**Instruções do exercício:**
Prossiga com o texto sobre a sucessão na presidência das empresas, escrevendo a continuação a partir da última frase apresentada.

Tomada de decisões

O inside-ousider a solução para a crise de sucessão

Tomada de decisões

Ao analisar 1.800 sucessões na presidência, o autor concluiu que empresas que nomearam alguém de dentro, um insider, se saíram muito melhor. Apesar disso, constata Bower (professor da Harvard Business School), muitas empresas não possuem planos de sucessão; com isso, quando precisam de um novo presidente são obrigadas a rumar para o mercado.

 

Todo presidente, seja de dentro, seja de fora, tem pontos fortes e fracos ao assumir. O insider conhece a empresa e a equipe, mas muitas vezes não vê necessidade de mudança radical. Quem vem de fora, o outsider, vê a necessidade de uma nova abordagem, mas não consegue promover a mudança por não ter suficiente conhecimento da empresa ou do setor. O que a organização precisa é, portanto, achar um meio de formar o que o autor chama de inside-outsiders: candidatos de dentro capazes de ver as coisas como se fossem de fora.

**Dados extraídos:**
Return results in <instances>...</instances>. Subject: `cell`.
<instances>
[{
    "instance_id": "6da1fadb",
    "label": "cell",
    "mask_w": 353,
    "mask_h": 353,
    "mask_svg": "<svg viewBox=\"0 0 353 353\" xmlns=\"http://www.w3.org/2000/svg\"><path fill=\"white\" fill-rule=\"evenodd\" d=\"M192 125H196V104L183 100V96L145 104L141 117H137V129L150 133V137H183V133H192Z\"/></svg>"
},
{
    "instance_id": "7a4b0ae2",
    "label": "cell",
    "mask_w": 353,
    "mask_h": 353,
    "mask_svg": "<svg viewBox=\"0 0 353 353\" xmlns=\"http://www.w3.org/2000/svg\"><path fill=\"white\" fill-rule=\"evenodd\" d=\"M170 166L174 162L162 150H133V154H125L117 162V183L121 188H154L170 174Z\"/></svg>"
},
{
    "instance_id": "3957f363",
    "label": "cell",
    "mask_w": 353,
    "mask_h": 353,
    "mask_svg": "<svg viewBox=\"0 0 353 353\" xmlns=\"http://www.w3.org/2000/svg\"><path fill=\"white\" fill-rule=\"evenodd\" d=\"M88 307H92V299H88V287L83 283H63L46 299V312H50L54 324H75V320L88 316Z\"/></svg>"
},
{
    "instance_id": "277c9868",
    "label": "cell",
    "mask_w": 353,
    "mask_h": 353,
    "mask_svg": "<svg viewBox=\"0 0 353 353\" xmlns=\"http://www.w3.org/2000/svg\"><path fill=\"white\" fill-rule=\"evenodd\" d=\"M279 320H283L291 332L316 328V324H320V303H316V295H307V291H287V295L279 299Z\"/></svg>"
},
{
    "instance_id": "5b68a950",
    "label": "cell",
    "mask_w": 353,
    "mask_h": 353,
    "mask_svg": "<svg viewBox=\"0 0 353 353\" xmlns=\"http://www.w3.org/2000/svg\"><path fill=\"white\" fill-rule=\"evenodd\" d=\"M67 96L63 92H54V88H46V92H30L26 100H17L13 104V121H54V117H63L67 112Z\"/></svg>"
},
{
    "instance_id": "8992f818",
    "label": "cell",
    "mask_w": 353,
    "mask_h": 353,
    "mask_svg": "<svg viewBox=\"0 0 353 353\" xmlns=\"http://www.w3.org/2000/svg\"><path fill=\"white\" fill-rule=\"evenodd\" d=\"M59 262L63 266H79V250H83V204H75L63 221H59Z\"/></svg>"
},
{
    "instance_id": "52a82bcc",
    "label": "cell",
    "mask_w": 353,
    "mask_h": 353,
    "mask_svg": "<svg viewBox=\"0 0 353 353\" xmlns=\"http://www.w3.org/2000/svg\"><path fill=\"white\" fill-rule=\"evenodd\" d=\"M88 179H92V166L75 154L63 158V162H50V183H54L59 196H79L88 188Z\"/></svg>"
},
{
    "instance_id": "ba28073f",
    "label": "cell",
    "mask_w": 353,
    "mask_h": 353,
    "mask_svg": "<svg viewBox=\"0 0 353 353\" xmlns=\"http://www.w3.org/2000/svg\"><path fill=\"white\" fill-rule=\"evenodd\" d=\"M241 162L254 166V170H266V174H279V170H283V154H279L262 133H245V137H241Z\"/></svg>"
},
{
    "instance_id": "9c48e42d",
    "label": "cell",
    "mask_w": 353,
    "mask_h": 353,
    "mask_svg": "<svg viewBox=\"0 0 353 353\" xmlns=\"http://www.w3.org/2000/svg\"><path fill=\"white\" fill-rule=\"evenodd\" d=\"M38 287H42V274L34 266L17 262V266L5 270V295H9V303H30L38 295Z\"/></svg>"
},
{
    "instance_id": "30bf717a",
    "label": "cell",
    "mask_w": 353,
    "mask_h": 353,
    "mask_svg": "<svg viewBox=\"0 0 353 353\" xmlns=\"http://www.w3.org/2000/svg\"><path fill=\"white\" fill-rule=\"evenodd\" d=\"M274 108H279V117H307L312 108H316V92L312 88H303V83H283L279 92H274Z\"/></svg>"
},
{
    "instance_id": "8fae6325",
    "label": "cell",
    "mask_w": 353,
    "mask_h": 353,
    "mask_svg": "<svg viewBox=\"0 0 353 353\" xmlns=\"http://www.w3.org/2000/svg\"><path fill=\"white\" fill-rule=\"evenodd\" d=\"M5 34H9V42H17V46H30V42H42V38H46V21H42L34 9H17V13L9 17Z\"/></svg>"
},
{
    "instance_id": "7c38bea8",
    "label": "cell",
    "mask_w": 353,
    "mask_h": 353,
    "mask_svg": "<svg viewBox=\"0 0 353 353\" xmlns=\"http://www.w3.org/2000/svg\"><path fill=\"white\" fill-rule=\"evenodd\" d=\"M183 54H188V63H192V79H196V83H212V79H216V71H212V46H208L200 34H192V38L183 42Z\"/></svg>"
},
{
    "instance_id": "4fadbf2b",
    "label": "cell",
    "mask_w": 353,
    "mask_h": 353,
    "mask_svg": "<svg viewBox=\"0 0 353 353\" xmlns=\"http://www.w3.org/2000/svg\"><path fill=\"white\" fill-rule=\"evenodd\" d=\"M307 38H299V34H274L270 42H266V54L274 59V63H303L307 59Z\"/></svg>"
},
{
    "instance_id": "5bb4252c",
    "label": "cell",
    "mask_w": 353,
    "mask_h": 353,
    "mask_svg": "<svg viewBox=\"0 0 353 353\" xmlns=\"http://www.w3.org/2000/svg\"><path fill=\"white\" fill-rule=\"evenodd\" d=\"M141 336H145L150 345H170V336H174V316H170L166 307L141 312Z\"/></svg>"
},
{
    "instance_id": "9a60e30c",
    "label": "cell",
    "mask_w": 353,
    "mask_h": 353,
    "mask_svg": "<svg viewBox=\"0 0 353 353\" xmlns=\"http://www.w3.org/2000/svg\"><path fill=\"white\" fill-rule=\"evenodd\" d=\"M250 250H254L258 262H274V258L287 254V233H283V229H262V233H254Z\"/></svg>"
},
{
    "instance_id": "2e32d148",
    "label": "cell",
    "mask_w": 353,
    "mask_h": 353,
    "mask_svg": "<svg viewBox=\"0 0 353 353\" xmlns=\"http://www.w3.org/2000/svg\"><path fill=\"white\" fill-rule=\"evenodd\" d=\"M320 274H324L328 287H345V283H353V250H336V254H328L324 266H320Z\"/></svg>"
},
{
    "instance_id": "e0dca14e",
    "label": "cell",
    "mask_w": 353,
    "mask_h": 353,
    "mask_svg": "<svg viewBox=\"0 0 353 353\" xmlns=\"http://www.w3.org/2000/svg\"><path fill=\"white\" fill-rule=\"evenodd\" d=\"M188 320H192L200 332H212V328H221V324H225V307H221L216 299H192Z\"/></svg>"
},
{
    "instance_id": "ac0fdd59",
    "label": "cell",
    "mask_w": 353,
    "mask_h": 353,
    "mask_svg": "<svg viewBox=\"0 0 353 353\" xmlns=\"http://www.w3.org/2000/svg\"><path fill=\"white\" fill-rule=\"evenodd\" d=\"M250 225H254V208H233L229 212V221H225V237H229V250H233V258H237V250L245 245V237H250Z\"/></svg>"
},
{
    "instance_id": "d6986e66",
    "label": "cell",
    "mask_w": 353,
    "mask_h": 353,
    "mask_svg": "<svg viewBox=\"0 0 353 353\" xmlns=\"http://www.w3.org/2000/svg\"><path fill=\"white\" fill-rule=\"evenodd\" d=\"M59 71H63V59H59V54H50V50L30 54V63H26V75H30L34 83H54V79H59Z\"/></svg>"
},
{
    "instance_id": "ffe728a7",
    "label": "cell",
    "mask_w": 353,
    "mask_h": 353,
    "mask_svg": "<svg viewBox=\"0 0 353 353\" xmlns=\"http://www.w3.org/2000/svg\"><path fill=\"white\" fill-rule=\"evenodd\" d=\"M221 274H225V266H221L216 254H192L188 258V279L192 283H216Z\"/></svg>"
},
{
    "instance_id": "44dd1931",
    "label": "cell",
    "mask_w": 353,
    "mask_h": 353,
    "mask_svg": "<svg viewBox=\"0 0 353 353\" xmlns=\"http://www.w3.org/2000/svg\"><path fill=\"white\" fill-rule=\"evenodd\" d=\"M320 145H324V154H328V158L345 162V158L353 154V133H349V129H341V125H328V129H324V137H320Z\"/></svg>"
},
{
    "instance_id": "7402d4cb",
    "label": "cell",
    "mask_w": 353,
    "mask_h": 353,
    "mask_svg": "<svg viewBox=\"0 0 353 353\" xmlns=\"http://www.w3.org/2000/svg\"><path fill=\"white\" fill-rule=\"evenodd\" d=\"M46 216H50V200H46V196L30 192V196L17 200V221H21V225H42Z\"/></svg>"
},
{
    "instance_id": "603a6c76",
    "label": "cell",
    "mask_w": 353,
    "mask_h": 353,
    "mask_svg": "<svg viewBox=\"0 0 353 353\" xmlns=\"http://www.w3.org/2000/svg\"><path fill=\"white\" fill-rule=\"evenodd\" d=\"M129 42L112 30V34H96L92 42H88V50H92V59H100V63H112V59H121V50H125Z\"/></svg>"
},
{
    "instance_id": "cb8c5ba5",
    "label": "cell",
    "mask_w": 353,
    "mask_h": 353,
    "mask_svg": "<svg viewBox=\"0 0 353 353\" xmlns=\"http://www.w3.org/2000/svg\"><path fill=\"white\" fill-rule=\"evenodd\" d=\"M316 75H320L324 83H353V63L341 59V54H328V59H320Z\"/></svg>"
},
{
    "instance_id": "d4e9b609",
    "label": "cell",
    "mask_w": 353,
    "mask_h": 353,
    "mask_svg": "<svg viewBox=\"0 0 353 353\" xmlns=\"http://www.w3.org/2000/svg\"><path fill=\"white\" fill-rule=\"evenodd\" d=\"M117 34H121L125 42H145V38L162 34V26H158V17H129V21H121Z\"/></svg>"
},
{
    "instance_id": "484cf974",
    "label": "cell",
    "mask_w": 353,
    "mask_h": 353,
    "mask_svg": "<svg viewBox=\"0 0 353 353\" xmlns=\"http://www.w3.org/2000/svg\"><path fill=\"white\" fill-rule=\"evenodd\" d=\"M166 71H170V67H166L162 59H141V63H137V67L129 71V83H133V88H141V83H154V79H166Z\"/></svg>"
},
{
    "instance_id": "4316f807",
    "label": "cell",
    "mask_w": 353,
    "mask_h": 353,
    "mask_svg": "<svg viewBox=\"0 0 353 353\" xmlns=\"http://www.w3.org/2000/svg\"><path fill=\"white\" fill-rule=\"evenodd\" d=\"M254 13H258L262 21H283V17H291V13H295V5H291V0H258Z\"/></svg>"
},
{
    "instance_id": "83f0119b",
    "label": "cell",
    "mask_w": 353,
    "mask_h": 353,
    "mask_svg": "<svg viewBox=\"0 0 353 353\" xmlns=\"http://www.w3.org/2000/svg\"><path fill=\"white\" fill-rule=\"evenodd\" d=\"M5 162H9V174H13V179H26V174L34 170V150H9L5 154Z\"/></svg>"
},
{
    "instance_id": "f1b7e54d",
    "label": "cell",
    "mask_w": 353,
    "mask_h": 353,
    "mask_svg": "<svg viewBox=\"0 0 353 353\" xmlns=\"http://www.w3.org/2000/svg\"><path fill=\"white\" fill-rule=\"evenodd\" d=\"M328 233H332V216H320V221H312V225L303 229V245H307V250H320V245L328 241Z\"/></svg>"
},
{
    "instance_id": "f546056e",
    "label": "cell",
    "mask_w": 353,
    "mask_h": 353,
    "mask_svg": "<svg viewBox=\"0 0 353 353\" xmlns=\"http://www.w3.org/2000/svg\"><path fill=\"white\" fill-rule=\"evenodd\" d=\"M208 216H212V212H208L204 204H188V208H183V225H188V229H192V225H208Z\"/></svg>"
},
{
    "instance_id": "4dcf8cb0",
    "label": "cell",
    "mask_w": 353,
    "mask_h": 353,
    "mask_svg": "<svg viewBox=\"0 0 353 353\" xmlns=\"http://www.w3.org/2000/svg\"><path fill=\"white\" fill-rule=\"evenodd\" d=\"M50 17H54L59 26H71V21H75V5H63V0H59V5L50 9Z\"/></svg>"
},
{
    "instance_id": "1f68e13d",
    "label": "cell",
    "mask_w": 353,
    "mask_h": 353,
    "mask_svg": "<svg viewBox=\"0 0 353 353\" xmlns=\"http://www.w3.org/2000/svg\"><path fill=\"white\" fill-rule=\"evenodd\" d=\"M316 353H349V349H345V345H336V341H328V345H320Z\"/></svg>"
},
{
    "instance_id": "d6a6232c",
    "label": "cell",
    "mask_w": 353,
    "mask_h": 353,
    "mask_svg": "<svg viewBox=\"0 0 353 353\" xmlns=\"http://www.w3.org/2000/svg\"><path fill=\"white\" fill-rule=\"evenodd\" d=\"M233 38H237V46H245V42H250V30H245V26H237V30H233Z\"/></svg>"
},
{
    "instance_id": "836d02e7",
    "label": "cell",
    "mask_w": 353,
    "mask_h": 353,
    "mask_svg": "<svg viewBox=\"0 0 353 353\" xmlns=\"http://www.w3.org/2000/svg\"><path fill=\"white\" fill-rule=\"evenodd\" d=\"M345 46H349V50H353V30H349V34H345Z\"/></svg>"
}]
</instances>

**Resposta do exercício:**
Em geral, um executivo desses passou bastante tempo fora do grupo majoritário na organização, distante da matriz, convivendo com novas oportunidades e ameaças. Antes de virar presidente, A.G. Lafley, da Procter & Gamble, passou anos montando o braço chinês — na divisão de cosméticos, e não na de detergentes, central e mais madura. Sam Palmisano defendia software e sistemas abertos numa época em que a IBM era basicamente uma empresa de sistemas fechados, de hardware.

 

Um inside-outsider em ascensão deve começar a ser cultivado para a presidência quanto tiver por volta de 30 anos de idade. Deve ter a oportunidade de tocar um negócio inteiro, para virar um bom insider. Precisa, também, de um mentor que o ajude a manter a perspectiva do outsider — que o ensine a converter suas novas idéias em grandes negócios e,
se for o caso, o proteja de veteranos que possam querer colocá-lo de volta “em seu lugar”.